=== Consigne 1 ===
Parmi les lignes placées après le texte, reprenez sous forme de liste numérotée celles qui vont de la ligne contenant "How far is [727,444]" à la ligne contenant "228 centimetres", bornes incluses. Omettez les lignes vides ainsi que les images.

=== Texte fourni ===
Voulus comme une réponse aux attentes sociales, ces projets urbains sont porteurs d’ambitions plurielles : culturelle pour Rabat, internationale pour Casablanca, hub euro- africain pour Tanger, patrimoniale pour Marrakech, et touristique pour Agadir.
Cette nouvelle vision de produire la ville offre l’opportunité d’agir simultanément sur quatre registres : l’urbain, le social, l’institutionnel et le temporel. Le registre urbain porte sur la réalisation des équipements à caractères socio-culturel et sportif (centres culturels, bibliothèques, parcs et espaces d’usage commun). Le registre social concerne l’amélioration des conditions de vie de la population (logement décent, mobilité urbaine durable, opportunités économiques). Quant au registre institutionnel, il repose sur la mise en place de nouvelles instances de gouvernance pour assurer la coordination multi-acteurs et multi-niveaux. Aussi, ce programme intégré se démarque-t-il par des consultations engageant une pluralité d’acteurs qui agissent sur différentes temporalités (politique, sociale, technique,...).

=== Consigne 2 ===
D'après le texte sur les projets urbains, quelle ambition ces projets portent-ils pour Marrakech ?

[Questions spatiales sur des scènes]

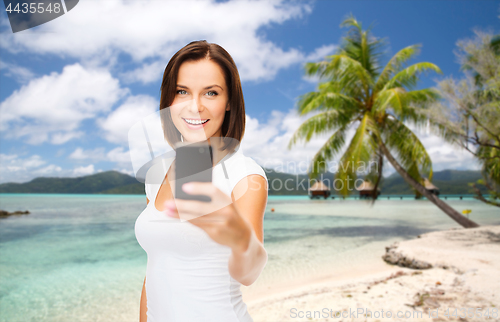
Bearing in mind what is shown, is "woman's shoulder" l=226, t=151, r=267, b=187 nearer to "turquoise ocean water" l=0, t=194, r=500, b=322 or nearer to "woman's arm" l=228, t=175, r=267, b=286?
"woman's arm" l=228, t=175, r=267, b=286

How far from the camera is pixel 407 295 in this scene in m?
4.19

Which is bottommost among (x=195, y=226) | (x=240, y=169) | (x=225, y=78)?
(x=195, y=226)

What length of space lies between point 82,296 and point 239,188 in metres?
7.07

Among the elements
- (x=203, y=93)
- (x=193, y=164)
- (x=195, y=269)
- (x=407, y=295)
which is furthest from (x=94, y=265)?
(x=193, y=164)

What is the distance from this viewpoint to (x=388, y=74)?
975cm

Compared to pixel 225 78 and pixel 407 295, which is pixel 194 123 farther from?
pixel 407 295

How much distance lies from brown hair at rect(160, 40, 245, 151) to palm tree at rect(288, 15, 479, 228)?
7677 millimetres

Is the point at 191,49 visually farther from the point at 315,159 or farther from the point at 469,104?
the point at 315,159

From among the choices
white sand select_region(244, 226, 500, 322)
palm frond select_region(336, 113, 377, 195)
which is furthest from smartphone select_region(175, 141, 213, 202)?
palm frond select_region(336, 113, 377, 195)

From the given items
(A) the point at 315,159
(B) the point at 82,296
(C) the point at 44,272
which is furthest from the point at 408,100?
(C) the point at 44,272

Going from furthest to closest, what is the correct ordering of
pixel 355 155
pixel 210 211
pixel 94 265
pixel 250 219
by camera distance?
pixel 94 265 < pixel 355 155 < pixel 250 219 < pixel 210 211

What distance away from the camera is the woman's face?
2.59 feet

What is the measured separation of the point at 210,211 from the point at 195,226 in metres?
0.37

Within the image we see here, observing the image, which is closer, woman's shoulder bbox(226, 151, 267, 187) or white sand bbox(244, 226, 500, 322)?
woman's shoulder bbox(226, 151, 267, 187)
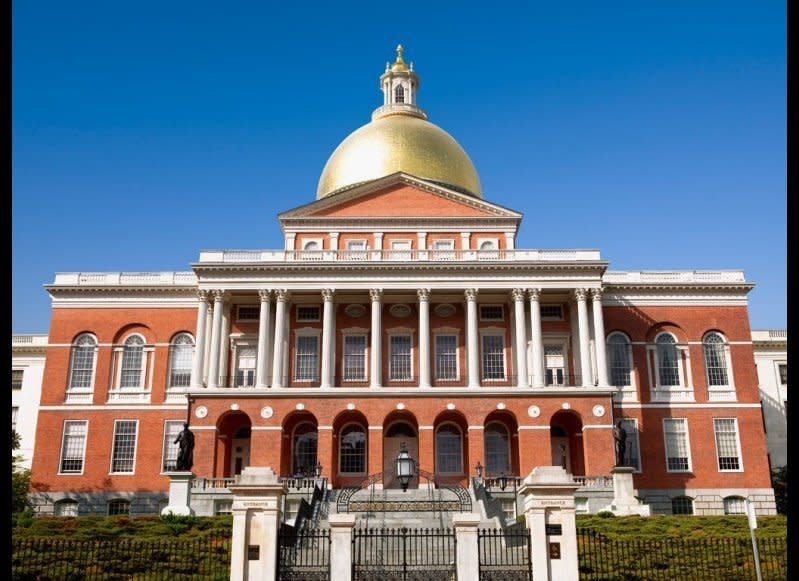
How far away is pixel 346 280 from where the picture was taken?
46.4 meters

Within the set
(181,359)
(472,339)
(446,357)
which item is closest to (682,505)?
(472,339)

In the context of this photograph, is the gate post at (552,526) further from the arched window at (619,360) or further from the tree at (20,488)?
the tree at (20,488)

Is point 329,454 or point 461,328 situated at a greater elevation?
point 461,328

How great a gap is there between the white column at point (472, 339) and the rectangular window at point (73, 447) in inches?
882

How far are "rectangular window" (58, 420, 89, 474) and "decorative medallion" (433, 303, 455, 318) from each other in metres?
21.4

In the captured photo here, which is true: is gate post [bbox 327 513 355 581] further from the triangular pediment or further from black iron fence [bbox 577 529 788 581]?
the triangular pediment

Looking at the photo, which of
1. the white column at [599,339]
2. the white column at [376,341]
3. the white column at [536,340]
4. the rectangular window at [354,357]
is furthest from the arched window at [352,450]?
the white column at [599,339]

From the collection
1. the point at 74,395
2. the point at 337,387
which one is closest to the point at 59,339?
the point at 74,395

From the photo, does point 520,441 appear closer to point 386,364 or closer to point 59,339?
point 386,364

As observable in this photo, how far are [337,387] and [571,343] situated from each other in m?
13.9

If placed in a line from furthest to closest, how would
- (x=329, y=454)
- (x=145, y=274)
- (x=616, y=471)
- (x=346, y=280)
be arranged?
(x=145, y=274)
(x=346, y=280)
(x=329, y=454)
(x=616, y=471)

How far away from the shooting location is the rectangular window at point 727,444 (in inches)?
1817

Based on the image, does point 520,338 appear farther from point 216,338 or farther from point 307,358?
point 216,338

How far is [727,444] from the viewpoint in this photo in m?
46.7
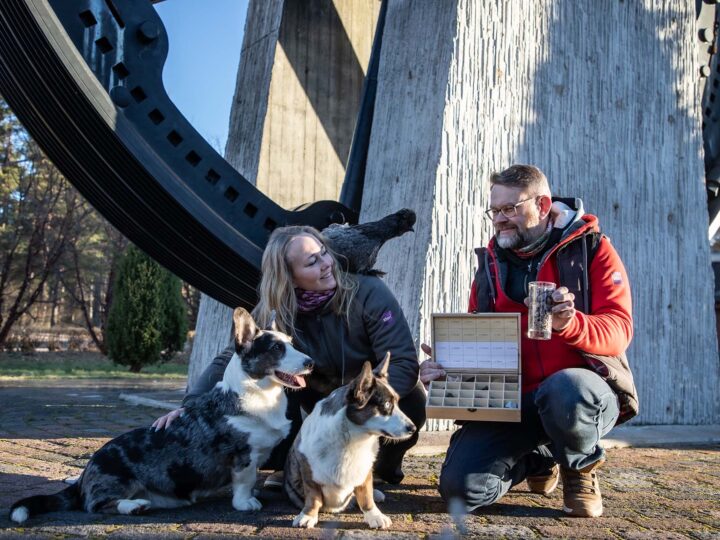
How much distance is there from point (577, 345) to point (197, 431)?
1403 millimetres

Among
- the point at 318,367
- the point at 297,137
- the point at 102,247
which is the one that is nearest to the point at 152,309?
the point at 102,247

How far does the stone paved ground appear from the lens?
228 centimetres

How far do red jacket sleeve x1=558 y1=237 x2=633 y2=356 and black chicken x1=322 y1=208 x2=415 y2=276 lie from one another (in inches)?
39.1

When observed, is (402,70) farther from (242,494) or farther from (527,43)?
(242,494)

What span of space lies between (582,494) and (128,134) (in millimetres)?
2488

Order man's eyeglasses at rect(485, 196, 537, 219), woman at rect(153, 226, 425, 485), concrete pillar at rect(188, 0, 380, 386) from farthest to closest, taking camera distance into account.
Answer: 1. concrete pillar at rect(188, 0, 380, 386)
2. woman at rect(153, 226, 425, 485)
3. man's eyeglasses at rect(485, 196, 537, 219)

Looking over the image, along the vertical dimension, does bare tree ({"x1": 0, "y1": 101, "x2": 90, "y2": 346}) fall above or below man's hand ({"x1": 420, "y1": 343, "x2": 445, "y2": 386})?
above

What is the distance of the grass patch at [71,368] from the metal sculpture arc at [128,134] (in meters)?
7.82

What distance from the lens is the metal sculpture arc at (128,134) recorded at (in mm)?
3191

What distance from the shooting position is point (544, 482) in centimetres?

=== Réponse attendue 1 ===
1. How far is [727,444] from the viewpoint in this photo in m?
2. 46.7
3. How much distance is there from point (577, 345) to point (197, 431)?
4. 1403 millimetres
5. Among
6. - the point at 318,367
7. - the point at 297,137
8. - the point at 102,247
9. which is the one that is nearest to the point at 152,309?
10. the point at 102,247
11. How far does the stone paved ground appear from the lens?
12. 228 centimetres

=== Réponse attendue 2 ===
Pour Marrakech, ces projets portent une ambition patrimoniale.